## Directions for this task
Recast the items below, from the line containing "What distance do" through the last item, as a Markdown table with the columns Row and Text. Number each line in Row, and leave out blank lines.

## A run of items
··········
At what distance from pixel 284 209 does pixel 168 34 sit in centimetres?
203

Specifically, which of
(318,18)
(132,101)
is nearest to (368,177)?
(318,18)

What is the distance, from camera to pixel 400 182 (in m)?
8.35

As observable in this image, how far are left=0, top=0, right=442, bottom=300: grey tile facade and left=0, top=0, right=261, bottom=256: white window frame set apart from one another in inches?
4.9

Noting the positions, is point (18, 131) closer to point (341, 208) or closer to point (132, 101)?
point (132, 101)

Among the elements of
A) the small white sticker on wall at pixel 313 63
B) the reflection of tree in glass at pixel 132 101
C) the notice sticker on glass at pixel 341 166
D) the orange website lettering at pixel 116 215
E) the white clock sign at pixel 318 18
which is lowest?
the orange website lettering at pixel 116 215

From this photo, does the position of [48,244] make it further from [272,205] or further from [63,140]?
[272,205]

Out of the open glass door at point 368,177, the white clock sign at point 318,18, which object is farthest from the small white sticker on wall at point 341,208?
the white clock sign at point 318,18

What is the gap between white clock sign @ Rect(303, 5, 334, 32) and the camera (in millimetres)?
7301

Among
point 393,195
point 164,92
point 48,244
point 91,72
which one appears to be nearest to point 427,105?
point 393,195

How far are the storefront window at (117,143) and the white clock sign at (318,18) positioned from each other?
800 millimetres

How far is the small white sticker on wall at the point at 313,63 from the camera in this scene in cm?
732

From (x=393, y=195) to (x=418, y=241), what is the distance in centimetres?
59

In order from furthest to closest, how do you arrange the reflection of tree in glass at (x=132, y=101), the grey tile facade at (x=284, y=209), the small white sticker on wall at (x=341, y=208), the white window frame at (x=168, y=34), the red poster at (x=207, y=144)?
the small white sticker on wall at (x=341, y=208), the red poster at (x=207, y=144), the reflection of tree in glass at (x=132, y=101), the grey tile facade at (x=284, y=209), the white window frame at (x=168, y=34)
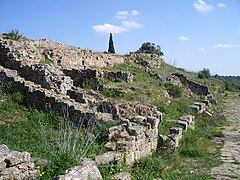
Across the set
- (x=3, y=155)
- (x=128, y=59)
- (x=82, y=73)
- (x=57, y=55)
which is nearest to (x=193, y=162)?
(x=3, y=155)

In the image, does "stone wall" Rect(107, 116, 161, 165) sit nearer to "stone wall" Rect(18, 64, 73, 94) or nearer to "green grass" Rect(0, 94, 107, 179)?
"green grass" Rect(0, 94, 107, 179)

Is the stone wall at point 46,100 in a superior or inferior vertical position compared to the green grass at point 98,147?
superior

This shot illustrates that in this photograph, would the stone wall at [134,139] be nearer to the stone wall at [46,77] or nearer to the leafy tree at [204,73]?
the stone wall at [46,77]

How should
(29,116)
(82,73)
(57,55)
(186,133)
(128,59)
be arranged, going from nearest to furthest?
1. (29,116)
2. (186,133)
3. (82,73)
4. (57,55)
5. (128,59)

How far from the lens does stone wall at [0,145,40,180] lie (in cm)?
525

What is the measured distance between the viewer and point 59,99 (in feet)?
34.9

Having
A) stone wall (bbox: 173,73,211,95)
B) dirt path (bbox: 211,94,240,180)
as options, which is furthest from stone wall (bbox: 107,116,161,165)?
stone wall (bbox: 173,73,211,95)

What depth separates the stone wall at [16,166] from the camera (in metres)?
5.25

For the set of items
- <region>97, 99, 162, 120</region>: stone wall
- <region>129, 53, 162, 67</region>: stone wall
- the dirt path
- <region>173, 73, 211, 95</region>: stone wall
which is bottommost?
the dirt path

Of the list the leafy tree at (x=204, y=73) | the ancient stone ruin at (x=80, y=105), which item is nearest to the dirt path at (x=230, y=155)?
the ancient stone ruin at (x=80, y=105)

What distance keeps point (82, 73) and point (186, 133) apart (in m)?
7.05

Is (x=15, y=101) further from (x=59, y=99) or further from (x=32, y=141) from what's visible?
(x=32, y=141)

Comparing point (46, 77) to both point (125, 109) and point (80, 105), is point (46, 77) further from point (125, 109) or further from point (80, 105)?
point (125, 109)

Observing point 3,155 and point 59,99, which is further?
point 59,99
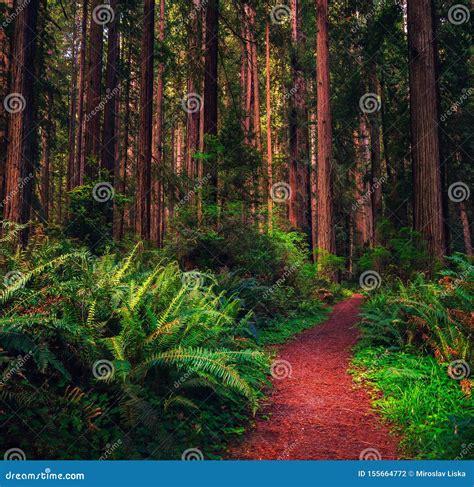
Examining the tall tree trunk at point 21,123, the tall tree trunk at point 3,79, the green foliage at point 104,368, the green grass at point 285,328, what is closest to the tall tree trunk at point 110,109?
the tall tree trunk at point 3,79

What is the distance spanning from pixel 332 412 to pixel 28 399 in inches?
116

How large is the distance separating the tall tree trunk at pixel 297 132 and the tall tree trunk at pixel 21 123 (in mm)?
14410

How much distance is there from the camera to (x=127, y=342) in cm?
386

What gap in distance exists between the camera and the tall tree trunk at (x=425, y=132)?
8758 mm

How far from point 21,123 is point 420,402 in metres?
8.34

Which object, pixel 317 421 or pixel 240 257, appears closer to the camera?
pixel 317 421

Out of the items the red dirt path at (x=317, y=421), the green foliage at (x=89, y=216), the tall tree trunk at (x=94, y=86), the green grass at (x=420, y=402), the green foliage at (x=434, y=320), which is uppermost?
the tall tree trunk at (x=94, y=86)

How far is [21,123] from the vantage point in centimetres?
806

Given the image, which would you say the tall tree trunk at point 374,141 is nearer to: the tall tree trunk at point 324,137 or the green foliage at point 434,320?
the tall tree trunk at point 324,137

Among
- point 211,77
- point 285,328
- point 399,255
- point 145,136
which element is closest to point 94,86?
point 145,136

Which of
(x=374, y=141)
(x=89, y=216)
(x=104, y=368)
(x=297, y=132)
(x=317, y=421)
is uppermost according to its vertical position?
(x=297, y=132)

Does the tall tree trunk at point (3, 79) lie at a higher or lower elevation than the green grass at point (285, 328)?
higher

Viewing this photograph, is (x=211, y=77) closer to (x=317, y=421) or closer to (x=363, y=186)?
(x=317, y=421)
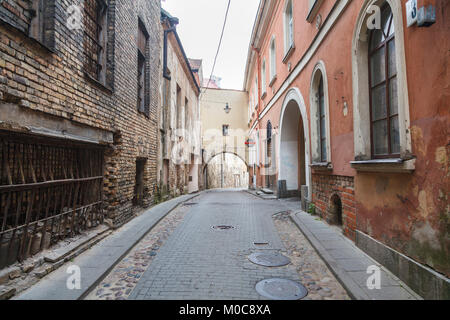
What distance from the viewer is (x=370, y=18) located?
158 inches

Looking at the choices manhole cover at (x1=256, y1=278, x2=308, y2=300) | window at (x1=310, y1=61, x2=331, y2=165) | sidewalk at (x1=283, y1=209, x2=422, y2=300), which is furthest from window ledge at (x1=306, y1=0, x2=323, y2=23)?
manhole cover at (x1=256, y1=278, x2=308, y2=300)

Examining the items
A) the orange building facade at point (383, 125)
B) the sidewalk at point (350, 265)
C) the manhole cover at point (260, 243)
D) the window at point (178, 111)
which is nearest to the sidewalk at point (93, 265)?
the manhole cover at point (260, 243)

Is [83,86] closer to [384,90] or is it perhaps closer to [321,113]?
[384,90]

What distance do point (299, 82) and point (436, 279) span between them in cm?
671

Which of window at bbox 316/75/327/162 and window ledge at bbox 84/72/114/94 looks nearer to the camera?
window ledge at bbox 84/72/114/94

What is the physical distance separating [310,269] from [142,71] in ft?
24.2

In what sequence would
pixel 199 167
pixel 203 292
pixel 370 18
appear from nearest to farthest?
pixel 203 292 < pixel 370 18 < pixel 199 167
··········
## Exercise response
| Row | Text |
|---|---|
| 1 | What distance do point (299, 82) and point (436, 279) span between them in cm? |
| 2 | 671 |
| 3 | Which of window at bbox 316/75/327/162 and window ledge at bbox 84/72/114/94 looks nearer to the camera? |
| 4 | window ledge at bbox 84/72/114/94 |
| 5 | What is the physical distance separating [310,269] from [142,71] in ft? |
| 6 | 24.2 |
| 7 | In what sequence would |
| 8 | pixel 199 167 |
| 9 | pixel 203 292 |
| 10 | pixel 370 18 |
| 11 | appear from nearest to farthest? |
| 12 | pixel 203 292 < pixel 370 18 < pixel 199 167 |